Die schüchterne Hoffnung, es könne nun doch noch alles gut werden, da der junge Klosterzögling sich in das häusliche Leben ohne Widerstreben zurückzufinden schien, war auf einen Schlag für immer vernichtet. Ueber die heiligsten natürlichen Pflichten hinweg hatte das bethörte Seelchen sich wieder zu seinen Heiligen geflüchtet und den selbstgeschmiedeten Stachelgürtel des übereilten Gelübdes sich von neuem umgelegt. Nein, es wäre eine Thorheit gewesen, noch länger dem Traum eines Glückes nachzuhängen, das ihn nur äffte, ihm ein Weilchen zulächelte, um, wenn er die Hand danach ausstreckte, mit einem kühl andächtigen Knix zu entschwinden.

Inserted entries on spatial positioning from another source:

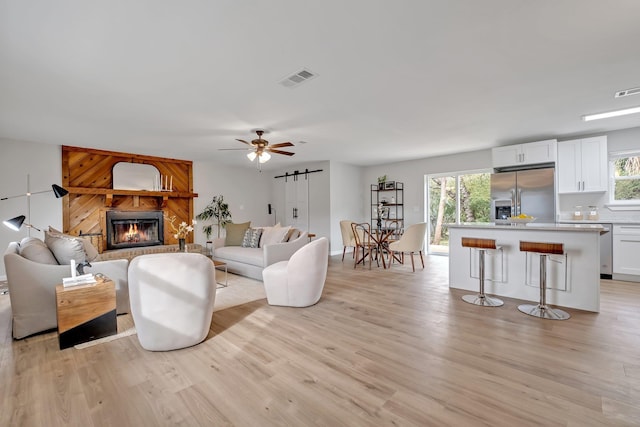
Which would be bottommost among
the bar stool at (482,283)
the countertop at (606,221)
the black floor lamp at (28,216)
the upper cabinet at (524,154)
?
the bar stool at (482,283)

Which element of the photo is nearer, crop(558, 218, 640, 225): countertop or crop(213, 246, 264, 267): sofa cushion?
crop(558, 218, 640, 225): countertop

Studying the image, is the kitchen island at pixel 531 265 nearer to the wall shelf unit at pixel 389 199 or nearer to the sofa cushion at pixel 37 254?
the wall shelf unit at pixel 389 199

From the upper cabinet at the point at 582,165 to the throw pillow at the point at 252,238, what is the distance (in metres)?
5.68

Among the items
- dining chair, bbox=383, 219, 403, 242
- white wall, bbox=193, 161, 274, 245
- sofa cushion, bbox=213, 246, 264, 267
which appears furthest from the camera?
dining chair, bbox=383, 219, 403, 242

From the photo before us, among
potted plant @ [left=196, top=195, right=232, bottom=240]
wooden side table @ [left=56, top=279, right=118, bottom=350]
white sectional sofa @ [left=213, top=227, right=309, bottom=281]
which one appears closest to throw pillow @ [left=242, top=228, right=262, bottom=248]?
white sectional sofa @ [left=213, top=227, right=309, bottom=281]

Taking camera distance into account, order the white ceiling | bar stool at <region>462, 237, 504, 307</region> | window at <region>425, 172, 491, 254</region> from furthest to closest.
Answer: window at <region>425, 172, 491, 254</region>, bar stool at <region>462, 237, 504, 307</region>, the white ceiling

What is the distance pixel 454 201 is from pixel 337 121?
4328 mm

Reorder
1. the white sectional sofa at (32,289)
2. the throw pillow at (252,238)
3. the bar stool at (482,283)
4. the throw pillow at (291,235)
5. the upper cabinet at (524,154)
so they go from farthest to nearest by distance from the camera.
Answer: the throw pillow at (252,238) < the upper cabinet at (524,154) < the throw pillow at (291,235) < the bar stool at (482,283) < the white sectional sofa at (32,289)

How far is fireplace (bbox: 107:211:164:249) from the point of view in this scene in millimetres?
6281

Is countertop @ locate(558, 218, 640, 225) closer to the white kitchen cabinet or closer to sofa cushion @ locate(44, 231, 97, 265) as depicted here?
the white kitchen cabinet

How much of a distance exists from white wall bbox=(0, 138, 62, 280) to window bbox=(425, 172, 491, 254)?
8.14 meters

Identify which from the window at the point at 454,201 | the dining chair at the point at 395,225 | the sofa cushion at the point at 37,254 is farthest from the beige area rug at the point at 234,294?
the window at the point at 454,201

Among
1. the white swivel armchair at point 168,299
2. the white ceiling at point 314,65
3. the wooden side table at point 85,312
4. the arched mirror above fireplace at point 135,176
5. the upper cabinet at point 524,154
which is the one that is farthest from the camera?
the arched mirror above fireplace at point 135,176

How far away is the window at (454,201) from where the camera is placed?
666 cm
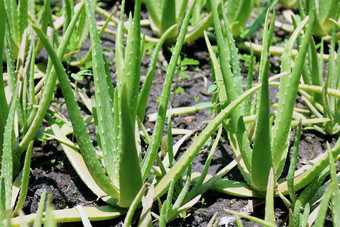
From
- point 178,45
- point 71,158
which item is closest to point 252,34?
point 178,45

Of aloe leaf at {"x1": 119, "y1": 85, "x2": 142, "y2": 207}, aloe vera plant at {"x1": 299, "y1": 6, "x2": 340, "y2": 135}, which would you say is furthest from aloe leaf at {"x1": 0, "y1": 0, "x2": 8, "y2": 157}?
aloe vera plant at {"x1": 299, "y1": 6, "x2": 340, "y2": 135}

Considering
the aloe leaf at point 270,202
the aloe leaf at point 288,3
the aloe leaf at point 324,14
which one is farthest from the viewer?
the aloe leaf at point 288,3

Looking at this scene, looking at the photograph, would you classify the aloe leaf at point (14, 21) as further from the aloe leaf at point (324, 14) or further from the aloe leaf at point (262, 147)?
the aloe leaf at point (324, 14)

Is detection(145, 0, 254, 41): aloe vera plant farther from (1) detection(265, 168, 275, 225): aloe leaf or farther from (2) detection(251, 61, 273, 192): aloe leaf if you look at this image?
(1) detection(265, 168, 275, 225): aloe leaf

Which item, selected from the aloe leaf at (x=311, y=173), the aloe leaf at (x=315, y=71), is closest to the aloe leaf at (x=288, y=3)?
the aloe leaf at (x=315, y=71)

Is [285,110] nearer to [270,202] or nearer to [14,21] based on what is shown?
[270,202]
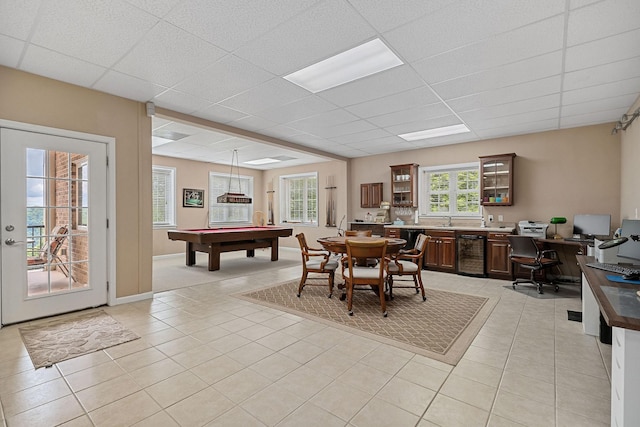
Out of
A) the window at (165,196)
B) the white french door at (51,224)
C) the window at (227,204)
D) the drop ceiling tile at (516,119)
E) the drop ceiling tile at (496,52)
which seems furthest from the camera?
the window at (227,204)

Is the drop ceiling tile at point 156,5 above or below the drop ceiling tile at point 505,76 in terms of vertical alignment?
above

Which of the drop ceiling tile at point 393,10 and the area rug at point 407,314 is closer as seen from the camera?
the drop ceiling tile at point 393,10

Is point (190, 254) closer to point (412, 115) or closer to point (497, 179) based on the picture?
point (412, 115)

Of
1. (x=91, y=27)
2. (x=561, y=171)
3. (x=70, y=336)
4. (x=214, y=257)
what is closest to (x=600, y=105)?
(x=561, y=171)

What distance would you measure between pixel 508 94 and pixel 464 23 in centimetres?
192

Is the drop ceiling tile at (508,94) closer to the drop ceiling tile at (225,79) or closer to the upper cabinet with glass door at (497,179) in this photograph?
the upper cabinet with glass door at (497,179)

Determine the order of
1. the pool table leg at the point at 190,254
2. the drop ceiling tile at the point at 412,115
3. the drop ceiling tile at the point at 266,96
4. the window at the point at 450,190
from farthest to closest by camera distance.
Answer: the pool table leg at the point at 190,254, the window at the point at 450,190, the drop ceiling tile at the point at 412,115, the drop ceiling tile at the point at 266,96

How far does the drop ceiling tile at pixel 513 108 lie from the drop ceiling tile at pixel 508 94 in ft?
0.48

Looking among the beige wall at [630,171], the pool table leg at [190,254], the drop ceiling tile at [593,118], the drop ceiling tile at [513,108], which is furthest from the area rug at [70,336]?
the drop ceiling tile at [593,118]

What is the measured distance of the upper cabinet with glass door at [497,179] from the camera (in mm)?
5793

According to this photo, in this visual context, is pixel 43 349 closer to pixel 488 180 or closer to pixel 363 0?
pixel 363 0

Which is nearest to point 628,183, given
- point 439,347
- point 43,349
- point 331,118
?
point 439,347

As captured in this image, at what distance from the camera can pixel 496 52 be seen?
2.90 metres

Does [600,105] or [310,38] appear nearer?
[310,38]
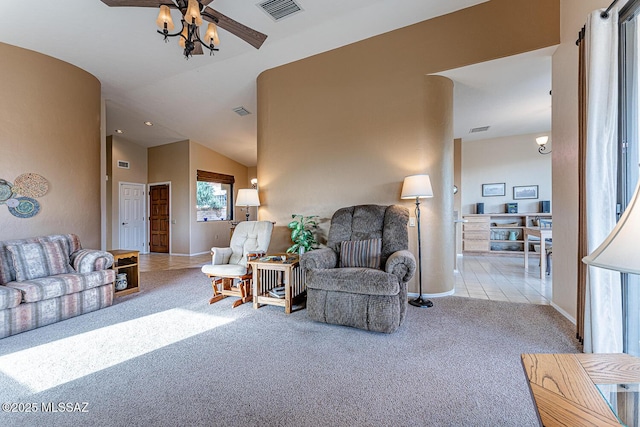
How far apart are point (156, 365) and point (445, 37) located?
175 inches

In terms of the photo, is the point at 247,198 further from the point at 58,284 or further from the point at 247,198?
the point at 58,284

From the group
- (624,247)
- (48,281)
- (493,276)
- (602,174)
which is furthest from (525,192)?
(48,281)

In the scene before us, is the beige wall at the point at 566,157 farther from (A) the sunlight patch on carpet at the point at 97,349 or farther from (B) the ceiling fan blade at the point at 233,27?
(A) the sunlight patch on carpet at the point at 97,349

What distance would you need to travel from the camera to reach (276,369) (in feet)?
6.18

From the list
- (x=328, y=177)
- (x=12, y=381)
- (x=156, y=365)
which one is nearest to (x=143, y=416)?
(x=156, y=365)

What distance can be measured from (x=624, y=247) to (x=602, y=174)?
69.0 inches

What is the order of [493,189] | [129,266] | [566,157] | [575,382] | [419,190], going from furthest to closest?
[493,189], [129,266], [419,190], [566,157], [575,382]

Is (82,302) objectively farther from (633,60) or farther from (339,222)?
(633,60)

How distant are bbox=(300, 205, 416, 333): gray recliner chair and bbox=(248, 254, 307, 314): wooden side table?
14.7 inches

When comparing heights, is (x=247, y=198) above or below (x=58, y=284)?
above

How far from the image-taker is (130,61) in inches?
160

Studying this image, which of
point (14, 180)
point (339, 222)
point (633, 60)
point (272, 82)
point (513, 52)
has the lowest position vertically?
point (339, 222)

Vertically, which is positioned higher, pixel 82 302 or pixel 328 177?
pixel 328 177

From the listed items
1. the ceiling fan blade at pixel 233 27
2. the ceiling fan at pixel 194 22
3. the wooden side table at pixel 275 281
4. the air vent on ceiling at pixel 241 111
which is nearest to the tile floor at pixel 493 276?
the wooden side table at pixel 275 281
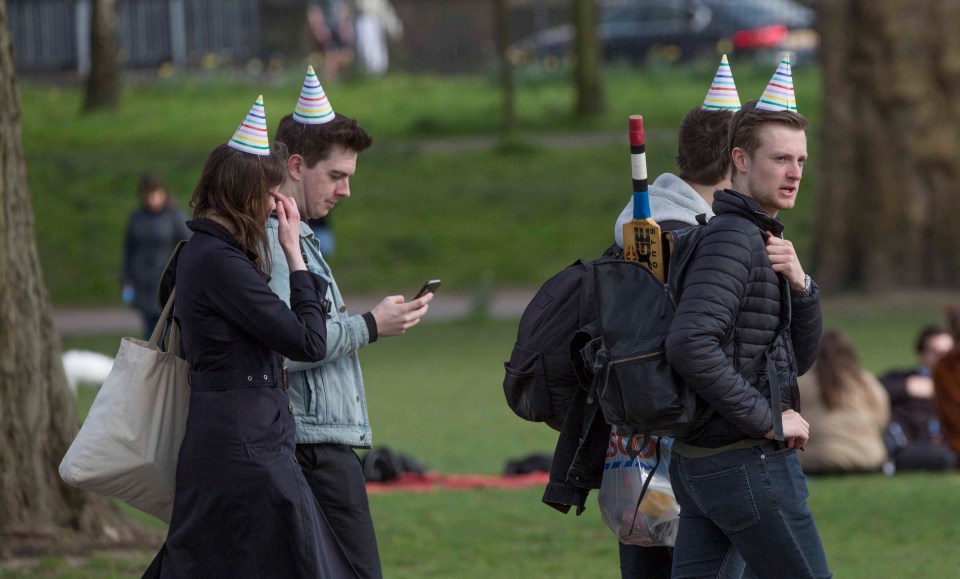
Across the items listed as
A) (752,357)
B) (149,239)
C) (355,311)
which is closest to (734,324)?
(752,357)

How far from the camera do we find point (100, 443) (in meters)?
4.61

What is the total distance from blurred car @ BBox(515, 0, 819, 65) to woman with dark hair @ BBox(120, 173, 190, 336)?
63.9 feet

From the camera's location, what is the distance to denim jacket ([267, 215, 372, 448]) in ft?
15.4

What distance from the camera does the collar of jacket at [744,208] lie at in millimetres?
4316

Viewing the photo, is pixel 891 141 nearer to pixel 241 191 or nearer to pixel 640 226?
pixel 640 226

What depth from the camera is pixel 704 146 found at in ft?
16.1

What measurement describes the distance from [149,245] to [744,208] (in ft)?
35.5

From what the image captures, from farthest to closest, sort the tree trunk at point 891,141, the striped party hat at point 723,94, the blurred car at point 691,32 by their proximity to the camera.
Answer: the blurred car at point 691,32
the tree trunk at point 891,141
the striped party hat at point 723,94

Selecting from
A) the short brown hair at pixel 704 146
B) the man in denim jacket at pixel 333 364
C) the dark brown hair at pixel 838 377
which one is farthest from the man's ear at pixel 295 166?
the dark brown hair at pixel 838 377

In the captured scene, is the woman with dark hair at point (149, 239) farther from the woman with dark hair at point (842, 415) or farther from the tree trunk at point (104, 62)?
the tree trunk at point (104, 62)

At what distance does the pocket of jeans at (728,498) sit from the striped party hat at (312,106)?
1568 millimetres

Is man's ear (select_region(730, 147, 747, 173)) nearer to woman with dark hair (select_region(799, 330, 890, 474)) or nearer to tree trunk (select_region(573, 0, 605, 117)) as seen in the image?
woman with dark hair (select_region(799, 330, 890, 474))

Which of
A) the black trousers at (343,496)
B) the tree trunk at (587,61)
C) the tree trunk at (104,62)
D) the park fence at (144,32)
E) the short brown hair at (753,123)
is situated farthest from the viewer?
the park fence at (144,32)

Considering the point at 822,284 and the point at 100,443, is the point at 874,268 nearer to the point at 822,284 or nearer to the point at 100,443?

Er haßte jetzt sogar die so leidenschaftlich Ersehnte und überhäufte sie in seinen Selbstgesprächen mit ehrenrührigen Worten der Geringschätzung, unter denen »Bild ohne Gnade«, Muckerin und »sancta simplicitas« die gelindesten waren. Nein, er liebte sie nicht mehr. Wie gut, daß er noch beizeiten von dieser Narrheit geheilt worden war. Wer wird eine Raffaelische Madonna heiraten wollen? Die mag in ihrem Goldrahmen bleiben und sich anbeten lassen. Mit einem Heiligenschein geht man nicht in die Küche oder auf den Markt und läßt sich höchstens herab, dem heiligen Lukas Modell zu sitzen, natürlich nur in vollem Ornat.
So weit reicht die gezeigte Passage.